##### SOURCE TEXT #####

Tutorial 14 – Laminar Heat Convection over a Plate

Introduction and Problem Definition

In this tutorial we are going to simulate laminar heat convection from a flat plate. Geometry of the computational domain is shown below along with the ids of Physical Lines, where we will be specifying boundary conditions.

We will assume no shear at Physical Line 11, inlet at Line 8, outflow at Line 9, no shear slip at Line 10 and wall (flat plate) at Line 12. The length of the plate is 4 meters, so we will specify inlet velocity of 0.0075 m/s to obtain Reynolds number of 2000 based on plate length. For heat transfer, we will assume zero temperature at inlet, equal to one on the plate surface and no conductive flux elsewhere.

Code

Below we present the whole computational script, which performs convective heat transfer simulation in QuickerSim CFD Toolbox. In the last section, we compare numerical results to analytical solutions.

% Clear MATLAB Command Window and Workspace
clc;
clear;


% Read mesh
[p,e,t] = importMeshGmsh('flatPlate.msh');


% Add boundary layer mesh (refer to Tutorial 5 for boundary layer meshing)
layers.h1 = 0.01;
layers.q = 1.3;
layers.n = 5;
wallIds = [11 12];
[p,e,t] = extrudeLayers2D(p,e,t,wallIds,layers);


% Convert mesh to second order and display mesh
[p,e,t,nVnodes,nPnodes,indices] = convertMeshToSecondOrder(p,e,t);
displayMesh2D(p,t);

% Define fluid
nu = 1.5e-5; % air kinematic viscosity (m^2/s)


% Init solution and define convergence and under-relaxation parameters
[u, convergence] = initSolution(p,t,[0 0],0);
maxres = 1e-10;
maxiter = 25;


% Define inlet velocity profile
vel = [0.0075 0]; % Re = 2000 based on plate length

% Iterate nonlinear terms
for iter = 1:maxiter
    % Assemble Navier-Stokes matrix (without or with stabilization)
    [NS, F] = assembleNavierStokesMatrix2D(p,e,t,nu,u(indices.indu),u(indices.indv),'nosupg');
    % [NS, F] = assembleNavierStokesMatrix2D(p,e,t,nu,u(indices.indu),u(indices.indv),'supgDoublyAsymptotic');

    % Apply boundary conditions
    [NS, F] = imposeCfdBoundaryCondition2D(p,e,t,NS,F,8,'inlet', vel);
    [NS, F] = imposeCfdBoundaryCondition2D(p,e,t,NS,F,12,'wall');
    [NS, F] = imposeCfdBoundaryCondition2D(p,e,t,NS,F,[10 11],'slipAlongX');

    % Compute and plot residuals
    [stop, convergence] = computeResiduals(NS,F,u,size(p),convergence,maxres);
    plotResiduals(convergence,2);

    % Break if solution converged
    if(stop)

#####

- TASKS TO COMPLETE
[1] Please return the passage of the heat convection tutorial from "In this tutorial" to "specifying boundary conditions.".
[2] In the heat convection tutorial, what inlet velocity gives a Reynolds number of 2000 based on plate length?

##### GIVEN DATA #####

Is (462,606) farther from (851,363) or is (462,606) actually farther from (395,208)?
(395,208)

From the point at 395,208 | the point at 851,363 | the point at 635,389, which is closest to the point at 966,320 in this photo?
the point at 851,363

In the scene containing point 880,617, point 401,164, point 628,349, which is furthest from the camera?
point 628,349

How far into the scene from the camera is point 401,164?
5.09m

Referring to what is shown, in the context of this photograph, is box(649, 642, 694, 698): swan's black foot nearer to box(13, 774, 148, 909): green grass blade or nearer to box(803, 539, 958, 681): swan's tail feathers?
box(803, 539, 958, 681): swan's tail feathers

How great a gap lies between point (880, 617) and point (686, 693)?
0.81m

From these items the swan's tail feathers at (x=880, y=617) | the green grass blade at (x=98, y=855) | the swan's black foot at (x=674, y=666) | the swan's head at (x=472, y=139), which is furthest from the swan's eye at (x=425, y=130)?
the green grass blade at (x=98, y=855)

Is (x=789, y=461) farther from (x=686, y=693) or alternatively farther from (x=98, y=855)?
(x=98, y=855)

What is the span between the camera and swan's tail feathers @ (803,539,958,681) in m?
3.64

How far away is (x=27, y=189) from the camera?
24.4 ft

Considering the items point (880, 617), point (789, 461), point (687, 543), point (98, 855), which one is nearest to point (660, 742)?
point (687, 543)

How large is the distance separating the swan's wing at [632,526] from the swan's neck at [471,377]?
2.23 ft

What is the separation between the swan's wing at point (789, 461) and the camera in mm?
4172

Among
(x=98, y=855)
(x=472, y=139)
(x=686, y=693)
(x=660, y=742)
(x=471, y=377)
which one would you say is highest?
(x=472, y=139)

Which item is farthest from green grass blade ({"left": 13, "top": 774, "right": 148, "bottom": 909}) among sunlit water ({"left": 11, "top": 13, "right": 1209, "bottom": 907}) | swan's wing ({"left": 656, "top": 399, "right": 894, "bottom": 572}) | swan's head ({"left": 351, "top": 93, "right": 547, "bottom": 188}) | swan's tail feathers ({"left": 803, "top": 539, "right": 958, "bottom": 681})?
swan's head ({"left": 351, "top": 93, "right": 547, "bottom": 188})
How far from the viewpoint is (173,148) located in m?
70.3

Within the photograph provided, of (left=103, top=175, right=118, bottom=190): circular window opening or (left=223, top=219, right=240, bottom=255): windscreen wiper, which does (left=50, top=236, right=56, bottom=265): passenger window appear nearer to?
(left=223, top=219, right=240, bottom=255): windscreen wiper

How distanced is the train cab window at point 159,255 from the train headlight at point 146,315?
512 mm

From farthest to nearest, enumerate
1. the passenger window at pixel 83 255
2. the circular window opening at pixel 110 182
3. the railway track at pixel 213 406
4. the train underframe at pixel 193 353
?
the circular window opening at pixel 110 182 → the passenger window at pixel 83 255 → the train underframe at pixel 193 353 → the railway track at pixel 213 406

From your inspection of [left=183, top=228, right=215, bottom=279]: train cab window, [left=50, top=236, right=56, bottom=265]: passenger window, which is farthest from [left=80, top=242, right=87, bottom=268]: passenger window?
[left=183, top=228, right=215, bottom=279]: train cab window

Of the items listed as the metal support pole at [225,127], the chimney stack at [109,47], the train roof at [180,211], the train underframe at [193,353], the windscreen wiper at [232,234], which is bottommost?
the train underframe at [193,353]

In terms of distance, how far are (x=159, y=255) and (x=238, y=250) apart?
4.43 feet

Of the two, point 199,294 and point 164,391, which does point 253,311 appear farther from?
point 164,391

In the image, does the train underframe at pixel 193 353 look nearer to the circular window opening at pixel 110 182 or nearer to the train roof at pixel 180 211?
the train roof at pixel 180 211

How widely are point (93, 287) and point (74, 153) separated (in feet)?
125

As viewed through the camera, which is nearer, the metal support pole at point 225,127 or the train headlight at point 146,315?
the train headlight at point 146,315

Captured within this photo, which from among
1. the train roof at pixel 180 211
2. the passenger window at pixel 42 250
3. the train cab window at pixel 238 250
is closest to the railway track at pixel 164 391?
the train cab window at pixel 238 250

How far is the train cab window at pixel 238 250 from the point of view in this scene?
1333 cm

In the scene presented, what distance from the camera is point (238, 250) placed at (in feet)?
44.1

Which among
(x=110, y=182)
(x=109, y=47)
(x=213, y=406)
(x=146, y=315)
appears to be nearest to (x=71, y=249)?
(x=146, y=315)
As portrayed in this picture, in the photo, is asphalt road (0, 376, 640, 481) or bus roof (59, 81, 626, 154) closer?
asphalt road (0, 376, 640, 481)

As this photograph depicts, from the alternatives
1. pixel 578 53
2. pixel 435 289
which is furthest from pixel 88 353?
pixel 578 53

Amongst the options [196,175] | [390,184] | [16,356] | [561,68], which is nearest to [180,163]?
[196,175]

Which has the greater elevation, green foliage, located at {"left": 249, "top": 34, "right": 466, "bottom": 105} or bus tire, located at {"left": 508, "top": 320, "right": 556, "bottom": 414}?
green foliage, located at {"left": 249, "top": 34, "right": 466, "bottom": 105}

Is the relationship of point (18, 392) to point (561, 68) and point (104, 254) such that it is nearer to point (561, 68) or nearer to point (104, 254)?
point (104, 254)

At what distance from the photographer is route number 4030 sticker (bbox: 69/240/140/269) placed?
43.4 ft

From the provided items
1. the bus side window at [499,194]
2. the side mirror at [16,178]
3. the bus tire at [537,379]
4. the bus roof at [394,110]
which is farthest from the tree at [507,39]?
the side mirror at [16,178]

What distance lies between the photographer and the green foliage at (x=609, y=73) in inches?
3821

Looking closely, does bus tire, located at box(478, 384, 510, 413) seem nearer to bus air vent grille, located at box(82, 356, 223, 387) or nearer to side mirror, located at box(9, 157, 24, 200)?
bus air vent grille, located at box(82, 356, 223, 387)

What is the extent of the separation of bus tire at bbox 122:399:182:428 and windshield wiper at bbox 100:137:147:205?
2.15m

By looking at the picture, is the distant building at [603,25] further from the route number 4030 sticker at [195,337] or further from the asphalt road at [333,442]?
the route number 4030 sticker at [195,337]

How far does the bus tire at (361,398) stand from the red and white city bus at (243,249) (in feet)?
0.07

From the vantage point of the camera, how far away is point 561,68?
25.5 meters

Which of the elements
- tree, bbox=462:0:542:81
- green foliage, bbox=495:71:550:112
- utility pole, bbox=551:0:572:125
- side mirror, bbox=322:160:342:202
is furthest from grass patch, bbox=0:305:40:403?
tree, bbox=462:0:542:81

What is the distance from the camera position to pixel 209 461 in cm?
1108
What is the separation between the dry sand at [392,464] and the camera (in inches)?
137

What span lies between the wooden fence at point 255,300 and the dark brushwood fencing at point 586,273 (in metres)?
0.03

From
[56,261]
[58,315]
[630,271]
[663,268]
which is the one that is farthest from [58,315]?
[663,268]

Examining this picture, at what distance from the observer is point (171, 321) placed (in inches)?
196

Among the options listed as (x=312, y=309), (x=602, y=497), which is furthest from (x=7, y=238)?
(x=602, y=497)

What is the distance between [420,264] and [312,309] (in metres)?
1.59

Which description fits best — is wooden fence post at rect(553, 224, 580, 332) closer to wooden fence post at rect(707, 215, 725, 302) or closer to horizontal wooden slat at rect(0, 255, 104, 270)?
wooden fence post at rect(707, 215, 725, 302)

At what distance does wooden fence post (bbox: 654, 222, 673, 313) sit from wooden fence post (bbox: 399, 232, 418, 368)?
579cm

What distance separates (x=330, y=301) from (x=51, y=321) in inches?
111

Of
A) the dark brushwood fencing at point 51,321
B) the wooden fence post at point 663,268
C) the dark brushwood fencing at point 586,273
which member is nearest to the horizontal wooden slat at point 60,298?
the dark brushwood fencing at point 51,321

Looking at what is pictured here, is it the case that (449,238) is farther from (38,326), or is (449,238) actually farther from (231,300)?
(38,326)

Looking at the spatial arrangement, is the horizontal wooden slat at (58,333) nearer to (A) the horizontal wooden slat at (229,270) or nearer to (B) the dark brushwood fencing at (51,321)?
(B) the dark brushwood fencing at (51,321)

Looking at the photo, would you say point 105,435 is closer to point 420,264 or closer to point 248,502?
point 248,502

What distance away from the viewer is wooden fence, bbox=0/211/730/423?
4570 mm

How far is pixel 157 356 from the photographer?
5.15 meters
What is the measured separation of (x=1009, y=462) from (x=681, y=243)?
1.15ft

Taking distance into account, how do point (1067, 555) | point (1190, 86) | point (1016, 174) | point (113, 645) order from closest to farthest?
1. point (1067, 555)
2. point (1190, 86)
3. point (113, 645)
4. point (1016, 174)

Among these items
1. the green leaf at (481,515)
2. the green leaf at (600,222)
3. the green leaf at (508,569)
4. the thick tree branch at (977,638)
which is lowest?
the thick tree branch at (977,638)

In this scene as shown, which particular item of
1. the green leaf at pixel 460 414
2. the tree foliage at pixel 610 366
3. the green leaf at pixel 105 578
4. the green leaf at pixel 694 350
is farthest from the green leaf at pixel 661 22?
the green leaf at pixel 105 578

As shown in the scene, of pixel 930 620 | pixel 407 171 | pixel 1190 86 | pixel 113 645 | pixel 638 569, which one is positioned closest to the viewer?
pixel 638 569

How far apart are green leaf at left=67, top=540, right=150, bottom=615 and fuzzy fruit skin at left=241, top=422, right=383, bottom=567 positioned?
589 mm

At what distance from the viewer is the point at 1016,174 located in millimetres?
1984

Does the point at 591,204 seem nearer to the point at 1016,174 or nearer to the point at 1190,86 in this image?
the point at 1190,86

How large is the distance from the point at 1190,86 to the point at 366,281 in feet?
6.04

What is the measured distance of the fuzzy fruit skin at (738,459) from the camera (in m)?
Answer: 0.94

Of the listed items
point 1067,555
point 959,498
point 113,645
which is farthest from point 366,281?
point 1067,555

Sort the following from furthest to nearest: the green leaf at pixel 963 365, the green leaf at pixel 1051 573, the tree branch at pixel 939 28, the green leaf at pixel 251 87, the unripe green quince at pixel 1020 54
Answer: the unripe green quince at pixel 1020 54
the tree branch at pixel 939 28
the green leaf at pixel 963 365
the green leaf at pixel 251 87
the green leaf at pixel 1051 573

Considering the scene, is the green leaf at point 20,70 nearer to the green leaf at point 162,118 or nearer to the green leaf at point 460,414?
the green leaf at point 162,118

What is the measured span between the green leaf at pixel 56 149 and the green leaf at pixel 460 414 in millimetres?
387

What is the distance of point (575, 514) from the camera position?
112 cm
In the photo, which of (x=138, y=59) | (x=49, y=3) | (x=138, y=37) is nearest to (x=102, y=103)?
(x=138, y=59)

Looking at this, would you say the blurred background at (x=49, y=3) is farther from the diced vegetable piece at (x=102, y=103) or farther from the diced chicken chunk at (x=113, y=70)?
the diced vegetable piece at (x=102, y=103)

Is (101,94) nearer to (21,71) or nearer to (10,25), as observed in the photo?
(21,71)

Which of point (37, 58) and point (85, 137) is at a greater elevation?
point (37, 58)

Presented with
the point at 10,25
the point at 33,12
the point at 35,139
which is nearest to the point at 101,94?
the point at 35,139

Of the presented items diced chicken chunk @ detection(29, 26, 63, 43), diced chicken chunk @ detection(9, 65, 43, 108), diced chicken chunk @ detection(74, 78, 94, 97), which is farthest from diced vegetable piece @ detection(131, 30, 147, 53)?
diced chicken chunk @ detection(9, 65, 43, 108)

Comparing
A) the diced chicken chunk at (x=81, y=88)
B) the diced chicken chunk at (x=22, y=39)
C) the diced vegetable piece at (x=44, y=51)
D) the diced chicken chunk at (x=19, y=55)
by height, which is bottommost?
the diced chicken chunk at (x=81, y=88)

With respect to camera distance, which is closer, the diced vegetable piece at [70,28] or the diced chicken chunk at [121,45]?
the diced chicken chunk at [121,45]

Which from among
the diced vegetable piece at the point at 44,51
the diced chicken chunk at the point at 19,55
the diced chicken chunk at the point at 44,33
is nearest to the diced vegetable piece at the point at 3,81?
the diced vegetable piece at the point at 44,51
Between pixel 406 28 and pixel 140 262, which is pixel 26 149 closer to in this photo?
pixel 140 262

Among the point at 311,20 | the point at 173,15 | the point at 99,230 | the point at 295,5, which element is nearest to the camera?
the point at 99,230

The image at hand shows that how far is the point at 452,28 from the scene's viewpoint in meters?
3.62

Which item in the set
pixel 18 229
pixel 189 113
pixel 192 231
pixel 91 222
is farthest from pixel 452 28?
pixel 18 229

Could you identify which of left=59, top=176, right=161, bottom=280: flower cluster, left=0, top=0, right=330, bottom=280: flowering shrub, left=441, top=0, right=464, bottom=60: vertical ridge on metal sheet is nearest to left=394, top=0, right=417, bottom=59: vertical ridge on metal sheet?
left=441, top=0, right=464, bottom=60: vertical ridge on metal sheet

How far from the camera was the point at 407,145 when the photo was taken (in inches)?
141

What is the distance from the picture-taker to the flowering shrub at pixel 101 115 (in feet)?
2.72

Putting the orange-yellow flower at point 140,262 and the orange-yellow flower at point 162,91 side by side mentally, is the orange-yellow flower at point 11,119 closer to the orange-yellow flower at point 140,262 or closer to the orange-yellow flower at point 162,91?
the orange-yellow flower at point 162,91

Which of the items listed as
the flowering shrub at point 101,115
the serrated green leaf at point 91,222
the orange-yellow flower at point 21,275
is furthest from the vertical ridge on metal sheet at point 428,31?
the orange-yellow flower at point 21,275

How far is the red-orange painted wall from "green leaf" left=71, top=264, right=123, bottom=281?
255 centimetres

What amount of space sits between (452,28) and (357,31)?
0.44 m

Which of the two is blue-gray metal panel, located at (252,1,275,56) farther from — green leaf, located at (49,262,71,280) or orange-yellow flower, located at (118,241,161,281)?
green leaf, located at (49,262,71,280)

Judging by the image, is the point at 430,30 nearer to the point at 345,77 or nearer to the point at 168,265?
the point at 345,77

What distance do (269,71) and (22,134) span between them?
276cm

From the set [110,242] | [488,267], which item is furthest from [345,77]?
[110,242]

#####

- THE RESULTS
[1]
In this tutorial we are going to simulate laminar heat convection from a flat plate. Geometry of the computational domain is shown below along with the ids of Physical Lines, where we will be specifying boundary conditions.

[2] 0.0075 m/s